High medical, demographic and social significance of arterial hypertension (AH) determines the relevance of studying various reasons for different prevalence of the disease in the population. There can be many reasons for AH development and this predetermines the need for defining and evaluating its predictors in order to achieve better prevention, diagnosis and treatment. Most researchers think that AH is a multigenic and multifactorial disease resulting from both hereditary factors and various social, occupational, physical or ecological exposures [1-3].

Occupation as one of the risk factors for AH development has been reported in many studies [4-7]. It should be noted that occupation is not only a combination of physical, biological and chemical exposures at a workplace, work difficulty and strain but also a multicomponent system largely determining various aspects of a person’s life activities. Social importance of work doesn’t raise any doubts and it predetermines a whole range of AH risk factors, e.g. social status, education, intelligence, living standards, the level of social adaptation, etc. The association of occupation and way of life components, such as physical activity, dietary and social habits, etc., has been actively discussed. Besides, as it has been stated above, an individual spends most of his working lifetime being exposed to a combination of occupational factors (often high levels of exposure) and certain work difficulty and strain, which depend on the type of occupation.
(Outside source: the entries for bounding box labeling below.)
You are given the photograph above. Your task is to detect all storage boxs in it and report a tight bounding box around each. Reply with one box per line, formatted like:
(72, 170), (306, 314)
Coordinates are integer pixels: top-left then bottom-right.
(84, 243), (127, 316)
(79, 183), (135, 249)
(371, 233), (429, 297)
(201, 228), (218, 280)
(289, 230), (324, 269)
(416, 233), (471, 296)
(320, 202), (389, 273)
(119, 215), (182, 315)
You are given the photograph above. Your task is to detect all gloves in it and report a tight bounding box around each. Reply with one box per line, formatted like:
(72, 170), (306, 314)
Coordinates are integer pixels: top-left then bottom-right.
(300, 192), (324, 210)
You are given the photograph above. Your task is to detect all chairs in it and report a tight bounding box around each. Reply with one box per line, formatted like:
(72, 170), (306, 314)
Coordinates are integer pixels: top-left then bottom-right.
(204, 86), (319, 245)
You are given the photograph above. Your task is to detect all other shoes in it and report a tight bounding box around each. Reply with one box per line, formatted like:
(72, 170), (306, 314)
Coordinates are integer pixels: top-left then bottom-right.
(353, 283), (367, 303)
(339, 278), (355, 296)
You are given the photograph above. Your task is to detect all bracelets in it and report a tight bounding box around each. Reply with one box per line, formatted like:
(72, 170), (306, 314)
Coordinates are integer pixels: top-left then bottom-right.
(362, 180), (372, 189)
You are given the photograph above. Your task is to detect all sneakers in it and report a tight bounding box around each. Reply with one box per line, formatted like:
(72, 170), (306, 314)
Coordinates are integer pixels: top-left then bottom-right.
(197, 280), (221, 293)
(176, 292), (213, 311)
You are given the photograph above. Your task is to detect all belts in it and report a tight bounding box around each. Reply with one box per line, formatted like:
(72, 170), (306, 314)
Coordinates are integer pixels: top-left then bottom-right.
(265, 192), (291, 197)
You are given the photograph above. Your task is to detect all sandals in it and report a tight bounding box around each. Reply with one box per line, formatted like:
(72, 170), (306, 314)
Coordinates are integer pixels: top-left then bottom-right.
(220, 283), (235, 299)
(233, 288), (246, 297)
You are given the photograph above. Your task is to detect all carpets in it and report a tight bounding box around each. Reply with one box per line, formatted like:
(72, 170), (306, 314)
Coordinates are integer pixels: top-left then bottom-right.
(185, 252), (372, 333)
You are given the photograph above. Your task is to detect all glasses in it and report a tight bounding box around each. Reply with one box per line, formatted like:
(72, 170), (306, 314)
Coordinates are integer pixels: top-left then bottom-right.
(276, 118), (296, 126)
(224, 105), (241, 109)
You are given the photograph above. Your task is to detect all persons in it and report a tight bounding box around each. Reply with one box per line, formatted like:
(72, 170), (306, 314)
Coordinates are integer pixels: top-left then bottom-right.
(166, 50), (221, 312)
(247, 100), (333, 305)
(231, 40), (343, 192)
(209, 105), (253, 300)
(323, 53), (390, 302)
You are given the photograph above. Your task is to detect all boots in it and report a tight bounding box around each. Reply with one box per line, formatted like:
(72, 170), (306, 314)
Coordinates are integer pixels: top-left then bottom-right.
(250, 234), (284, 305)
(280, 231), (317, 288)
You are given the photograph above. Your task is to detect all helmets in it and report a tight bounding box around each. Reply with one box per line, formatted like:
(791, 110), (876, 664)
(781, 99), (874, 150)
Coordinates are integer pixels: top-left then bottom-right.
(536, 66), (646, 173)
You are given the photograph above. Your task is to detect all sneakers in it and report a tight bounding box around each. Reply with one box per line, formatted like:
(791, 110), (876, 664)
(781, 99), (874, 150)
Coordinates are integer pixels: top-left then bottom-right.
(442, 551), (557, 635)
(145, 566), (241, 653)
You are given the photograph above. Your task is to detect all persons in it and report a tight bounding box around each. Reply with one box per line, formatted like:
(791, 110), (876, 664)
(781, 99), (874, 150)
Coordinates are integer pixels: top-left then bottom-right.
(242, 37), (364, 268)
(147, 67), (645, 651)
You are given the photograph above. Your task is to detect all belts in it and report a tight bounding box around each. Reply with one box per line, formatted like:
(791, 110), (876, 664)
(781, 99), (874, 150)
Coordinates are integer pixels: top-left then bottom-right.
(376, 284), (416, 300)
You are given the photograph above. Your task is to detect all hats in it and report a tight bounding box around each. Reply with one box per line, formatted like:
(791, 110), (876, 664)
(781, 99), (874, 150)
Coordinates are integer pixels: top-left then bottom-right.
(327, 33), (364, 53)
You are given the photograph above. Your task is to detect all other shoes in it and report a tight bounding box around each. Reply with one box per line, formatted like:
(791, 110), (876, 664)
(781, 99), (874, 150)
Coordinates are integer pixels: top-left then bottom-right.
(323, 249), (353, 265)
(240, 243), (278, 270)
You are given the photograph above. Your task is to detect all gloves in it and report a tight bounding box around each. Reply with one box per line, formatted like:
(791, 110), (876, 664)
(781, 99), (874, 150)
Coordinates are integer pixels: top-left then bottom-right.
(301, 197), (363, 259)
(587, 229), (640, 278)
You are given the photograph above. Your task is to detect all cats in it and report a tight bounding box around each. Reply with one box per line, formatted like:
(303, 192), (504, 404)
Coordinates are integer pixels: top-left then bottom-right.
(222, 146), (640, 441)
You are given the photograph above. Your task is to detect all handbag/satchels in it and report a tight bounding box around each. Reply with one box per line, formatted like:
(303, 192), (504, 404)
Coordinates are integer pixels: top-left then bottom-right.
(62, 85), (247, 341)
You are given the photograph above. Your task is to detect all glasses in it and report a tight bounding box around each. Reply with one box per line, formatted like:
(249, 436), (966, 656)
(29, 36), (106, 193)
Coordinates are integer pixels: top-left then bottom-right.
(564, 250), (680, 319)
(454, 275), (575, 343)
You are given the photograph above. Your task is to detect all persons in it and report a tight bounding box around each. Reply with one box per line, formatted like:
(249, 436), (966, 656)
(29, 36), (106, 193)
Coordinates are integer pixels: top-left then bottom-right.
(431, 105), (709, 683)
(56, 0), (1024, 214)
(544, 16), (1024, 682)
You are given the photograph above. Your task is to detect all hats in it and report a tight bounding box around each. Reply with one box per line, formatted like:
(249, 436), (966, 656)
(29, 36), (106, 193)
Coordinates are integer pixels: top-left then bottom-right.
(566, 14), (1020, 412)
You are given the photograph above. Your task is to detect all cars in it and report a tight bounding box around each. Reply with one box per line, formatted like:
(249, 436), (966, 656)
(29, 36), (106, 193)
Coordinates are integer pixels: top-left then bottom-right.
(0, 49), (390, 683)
A significant role of occupation in forming many aspects of a person’s living environment, which can increase the risk of AH, describes the occupation not only as one of AH risk factors but also as an important complex part of the system of risk factors. The complexity and interrelatedness of this system leads to the need for its studying with multivariate statistical methods allowing describing complex structures and taking into account the association between factors.

The study is aimed at evaluating the influence of work environment on the risk of arterial hypertension in employees of various social groups.

 

Material and Methods

3664 employees of Siberian industrial enterprises and public or private companies chosen by random sampling were surveyed and examined in order to achieve the aim of the study. If there were enough people of the same occupation they were grouped accordingly while occupations represented in small numbers were grouped based on the type of work, occupational hazards, work difficulty and strain.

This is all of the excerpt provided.